» **Extract**:
┌────────
If I could accomplish this, it would be great. It would mean a little extra money every couple weeks. I know that I will have to keep on the people under me to keep placing orders. I also know that means I need to actively seek out some more customers and more people who are willing to sell. This could be the kick I need to do this.
This could mean that I can maybe work my schedule to spend x amount of time each day on Avon and less time each day trying to find any kind of job. I do enjoy going out and meeting people. I've actually made a few friends along the way and that's been an added bonus.
But I don't want to count my chickens before they hatch. Just got my fingers crossed. Meanwhile, I will spend a quiet day finally writing out some Christmas cards and getting my Avon books ready for the next campaign. I do have the Avon meeting/Christmas party to go to tonight. In reality, I should stay home. But the ticket for the dinner is already paid for, there's a lot of new things to find out, and a lot of prizes to be passed out (from what I've been told). So, I will go and spend a little time there, then come home and go right to bed.
└────────
» **The task**:
Transcribe the full passage about selling Avon word for word, reproducing every sentence and paragraph break as it stands. The listing plays no part in this work.

» **Dataset**:
┌────────
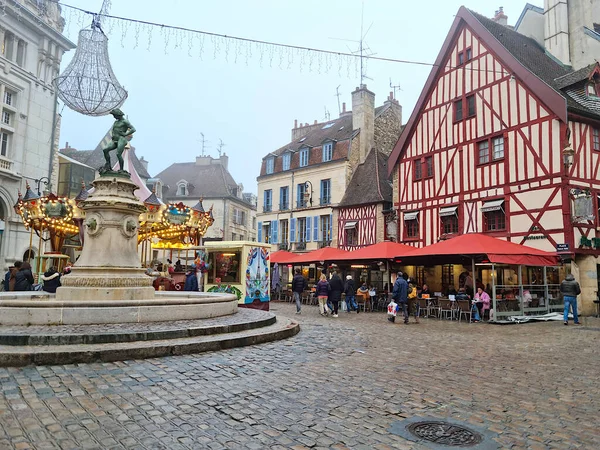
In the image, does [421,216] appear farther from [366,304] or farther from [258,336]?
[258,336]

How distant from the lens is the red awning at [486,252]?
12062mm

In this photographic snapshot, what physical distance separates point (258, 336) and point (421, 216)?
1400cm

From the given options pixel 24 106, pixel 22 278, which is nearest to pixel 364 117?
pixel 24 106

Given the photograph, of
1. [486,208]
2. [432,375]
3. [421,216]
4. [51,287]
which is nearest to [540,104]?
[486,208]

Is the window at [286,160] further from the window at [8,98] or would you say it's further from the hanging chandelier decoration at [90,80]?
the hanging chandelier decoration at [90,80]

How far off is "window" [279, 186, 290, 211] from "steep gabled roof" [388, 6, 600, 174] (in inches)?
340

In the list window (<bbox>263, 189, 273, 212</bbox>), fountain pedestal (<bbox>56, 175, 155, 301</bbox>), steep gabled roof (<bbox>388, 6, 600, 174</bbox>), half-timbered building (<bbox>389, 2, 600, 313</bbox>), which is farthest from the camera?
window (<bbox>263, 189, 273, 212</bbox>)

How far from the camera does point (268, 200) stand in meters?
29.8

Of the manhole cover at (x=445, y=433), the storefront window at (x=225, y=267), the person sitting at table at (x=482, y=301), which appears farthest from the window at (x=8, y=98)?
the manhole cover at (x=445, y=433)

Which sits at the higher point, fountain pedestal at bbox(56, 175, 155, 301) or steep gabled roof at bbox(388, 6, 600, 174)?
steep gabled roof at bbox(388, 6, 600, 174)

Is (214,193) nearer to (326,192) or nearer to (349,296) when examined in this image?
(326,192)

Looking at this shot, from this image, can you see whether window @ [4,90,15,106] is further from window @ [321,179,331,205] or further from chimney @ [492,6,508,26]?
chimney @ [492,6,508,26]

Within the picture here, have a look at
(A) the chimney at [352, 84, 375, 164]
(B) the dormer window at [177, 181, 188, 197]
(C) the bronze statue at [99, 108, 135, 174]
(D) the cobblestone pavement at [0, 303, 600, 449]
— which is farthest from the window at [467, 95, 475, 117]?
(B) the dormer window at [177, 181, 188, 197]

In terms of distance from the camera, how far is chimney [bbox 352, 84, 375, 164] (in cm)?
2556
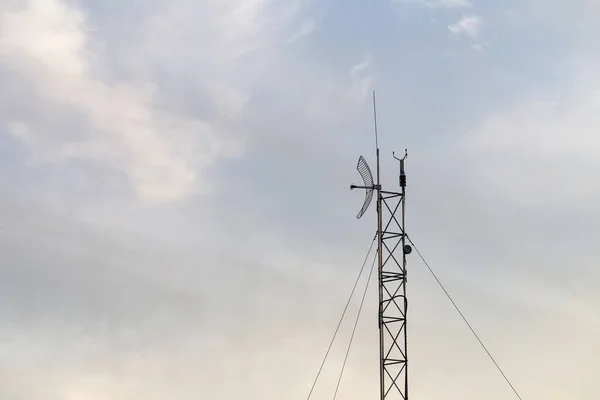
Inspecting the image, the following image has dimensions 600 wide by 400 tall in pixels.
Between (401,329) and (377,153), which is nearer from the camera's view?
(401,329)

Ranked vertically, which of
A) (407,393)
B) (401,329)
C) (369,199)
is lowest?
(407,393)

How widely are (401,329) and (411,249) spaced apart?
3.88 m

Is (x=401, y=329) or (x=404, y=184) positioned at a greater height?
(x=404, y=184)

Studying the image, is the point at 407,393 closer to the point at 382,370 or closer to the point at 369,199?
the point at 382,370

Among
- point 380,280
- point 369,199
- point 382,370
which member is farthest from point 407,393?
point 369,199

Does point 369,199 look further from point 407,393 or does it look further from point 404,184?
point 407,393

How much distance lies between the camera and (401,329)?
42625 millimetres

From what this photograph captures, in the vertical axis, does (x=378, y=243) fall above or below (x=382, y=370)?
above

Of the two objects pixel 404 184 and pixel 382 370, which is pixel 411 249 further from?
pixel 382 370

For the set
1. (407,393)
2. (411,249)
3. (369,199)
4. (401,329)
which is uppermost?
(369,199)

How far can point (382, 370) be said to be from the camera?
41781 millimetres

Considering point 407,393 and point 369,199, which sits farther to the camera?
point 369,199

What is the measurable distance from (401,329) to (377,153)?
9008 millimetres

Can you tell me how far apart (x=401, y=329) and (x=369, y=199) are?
└────────
┌────────
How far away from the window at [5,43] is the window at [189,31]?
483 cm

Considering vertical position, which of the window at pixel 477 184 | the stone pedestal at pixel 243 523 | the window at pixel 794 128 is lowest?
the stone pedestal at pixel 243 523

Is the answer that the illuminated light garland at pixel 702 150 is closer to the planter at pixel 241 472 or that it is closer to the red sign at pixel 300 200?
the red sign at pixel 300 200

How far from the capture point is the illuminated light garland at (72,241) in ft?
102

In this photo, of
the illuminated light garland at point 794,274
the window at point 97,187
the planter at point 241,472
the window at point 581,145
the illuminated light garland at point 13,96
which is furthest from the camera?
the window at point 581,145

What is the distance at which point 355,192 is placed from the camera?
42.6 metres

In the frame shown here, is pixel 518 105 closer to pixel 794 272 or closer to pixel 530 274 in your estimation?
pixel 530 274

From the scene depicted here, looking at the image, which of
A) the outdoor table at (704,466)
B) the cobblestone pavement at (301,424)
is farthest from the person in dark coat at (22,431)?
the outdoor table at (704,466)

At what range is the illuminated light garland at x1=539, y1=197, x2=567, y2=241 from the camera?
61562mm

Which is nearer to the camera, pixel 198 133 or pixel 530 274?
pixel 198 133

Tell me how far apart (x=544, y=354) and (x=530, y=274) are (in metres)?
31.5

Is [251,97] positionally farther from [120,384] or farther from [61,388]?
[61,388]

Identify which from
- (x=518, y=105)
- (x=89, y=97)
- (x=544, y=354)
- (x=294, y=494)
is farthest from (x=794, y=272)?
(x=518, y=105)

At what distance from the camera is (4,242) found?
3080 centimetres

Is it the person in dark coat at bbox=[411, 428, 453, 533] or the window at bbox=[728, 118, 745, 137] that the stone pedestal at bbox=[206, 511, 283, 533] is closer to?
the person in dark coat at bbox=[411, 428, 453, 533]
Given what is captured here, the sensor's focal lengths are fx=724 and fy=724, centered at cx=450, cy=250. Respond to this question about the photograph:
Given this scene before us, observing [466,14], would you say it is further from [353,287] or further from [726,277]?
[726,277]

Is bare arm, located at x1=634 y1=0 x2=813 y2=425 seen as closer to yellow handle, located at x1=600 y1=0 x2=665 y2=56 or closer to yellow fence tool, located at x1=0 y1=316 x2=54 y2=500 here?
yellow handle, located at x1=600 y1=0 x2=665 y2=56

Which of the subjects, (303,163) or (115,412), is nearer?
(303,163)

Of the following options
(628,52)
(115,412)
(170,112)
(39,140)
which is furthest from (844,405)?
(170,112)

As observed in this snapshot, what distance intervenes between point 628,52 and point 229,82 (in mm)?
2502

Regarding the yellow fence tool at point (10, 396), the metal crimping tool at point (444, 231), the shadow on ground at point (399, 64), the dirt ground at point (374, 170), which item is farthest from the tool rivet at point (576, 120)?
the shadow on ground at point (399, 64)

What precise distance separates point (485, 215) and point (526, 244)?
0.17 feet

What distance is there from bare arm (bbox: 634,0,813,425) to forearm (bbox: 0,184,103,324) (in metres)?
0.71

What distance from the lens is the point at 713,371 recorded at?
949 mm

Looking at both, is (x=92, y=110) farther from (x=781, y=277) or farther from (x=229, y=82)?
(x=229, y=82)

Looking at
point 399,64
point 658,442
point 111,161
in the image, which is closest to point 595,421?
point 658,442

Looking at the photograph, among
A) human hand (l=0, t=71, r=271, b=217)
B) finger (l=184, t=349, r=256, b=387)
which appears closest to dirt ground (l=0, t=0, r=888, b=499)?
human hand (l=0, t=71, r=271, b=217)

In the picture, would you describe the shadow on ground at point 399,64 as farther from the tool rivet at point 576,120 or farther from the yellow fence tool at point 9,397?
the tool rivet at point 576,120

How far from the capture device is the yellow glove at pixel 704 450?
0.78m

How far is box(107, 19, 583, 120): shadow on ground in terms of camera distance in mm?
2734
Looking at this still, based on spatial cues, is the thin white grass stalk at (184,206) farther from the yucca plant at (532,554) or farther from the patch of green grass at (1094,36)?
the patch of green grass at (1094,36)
└────────
» **Answer to the exercise**:
If I could accomplish this, it would be great. It would mean a little extra money every couple weeks. I know that I will have to keep on the people under me to keep placing orders. I also know that means I need to actively seek out some more customers and more people who are willing to sell. This could be the kick I need to do this.
This could mean that I can maybe work my schedule to spend x amount of time each day on Avon and less time each day trying to find any kind of job. I do enjoy going out and meeting people. I've actually made a few friends along the way and that's been an added bonus.
But I don't want to count my chickens before they hatch. Just got my fingers crossed. Meanwhile, I will spend a quiet day finally writing out some Christmas cards and getting my Avon books ready for the next campaign. I do have the Avon meeting/Christmas party to go to tonight. In reality, I should stay home. But the ticket for the dinner is already paid for, there's a lot of new things to find out, and a lot of prizes to be passed out (from what I've been told). So, I will go and spend a little time there, then come home and go right to bed.